Science fiction & fantasy:

  • The Collected Short Fiction of C. J. Cherryh by C. J. Cherryh
  • The Heart of Valor by Tanya  Huff – third in a series about interstellar warfare
  • Blood Bank, by Tanya Huff – short stories & a screenplay about Victoria Nelson, police detective, and Henry Fitzroy, vampire: I like the novels
  • Old Man’s War by John Scalzi: he’s amusing in the blogosphere, so I have to try his writing
  • Heroes in Training, stories selected by Martin H. Greenberg: about young people and how they take that first step on the Glory Road; or, how do people rise to the challenge in an emergency?
  • The Del Rey Book of Science Fiction and Fantasy, stories selected by Ellen Datlow. Looks good.

I am now truly set for the next two months, especially since I have a few half-read books around, such as Of Moths and Men and The God of Small Things (a novel set in India) and If Life is a Game, These are the Rules.

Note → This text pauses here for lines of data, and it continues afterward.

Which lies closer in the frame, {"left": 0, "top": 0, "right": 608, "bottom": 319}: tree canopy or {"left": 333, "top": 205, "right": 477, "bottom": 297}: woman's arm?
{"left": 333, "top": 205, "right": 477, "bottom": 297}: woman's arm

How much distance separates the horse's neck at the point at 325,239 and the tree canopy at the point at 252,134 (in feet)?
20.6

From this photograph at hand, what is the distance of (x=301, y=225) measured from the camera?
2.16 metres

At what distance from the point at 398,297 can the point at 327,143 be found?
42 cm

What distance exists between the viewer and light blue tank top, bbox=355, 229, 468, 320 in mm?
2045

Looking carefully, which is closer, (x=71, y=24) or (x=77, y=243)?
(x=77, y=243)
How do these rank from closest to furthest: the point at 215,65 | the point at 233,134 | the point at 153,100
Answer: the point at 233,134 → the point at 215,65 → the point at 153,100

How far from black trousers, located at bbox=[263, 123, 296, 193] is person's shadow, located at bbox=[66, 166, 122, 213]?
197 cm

The competition is stiff, but I think Cherryh is my favourite science fiction author. Hard science fiction. With physics. With anthropology. With realistically partial views of what’s going on. And even with economics. And I noted the dismal persistence of pretty good male authors while female authors of better caliber vanish from the shelves.

Big grey sky

I left work just about local sunset under a vast, humid grey cloud, the fringes of Hurricane Hanna.

I picked up a cooked chicken on the way home and had almost the classic Margaret Visser meal tonight: chicken, corn, and tomato. In her book Much Depends on Dinner, she had rice on the plate as well. (Each chapter of the book describes the history of a food in the dinner.)

It’s going to rain tomorrow and we’ll have hot, humid weather. I’m not doing any laundry tonight. At least the temperature is going down to 20 tonight; and I’ll button the house up against the heat tomorrow.

Our long-haired cat, Marlowe, has been very bad-tempered all day with sticky burrs in her fur, but she won’t stand still for anyone to cut them out: its a two-person operation.

I worked late last night and I want to be alert tomorrow, so I’m going to replenish the dry catfood and go to bed. If I can’t sleep I’ll go out for a walk.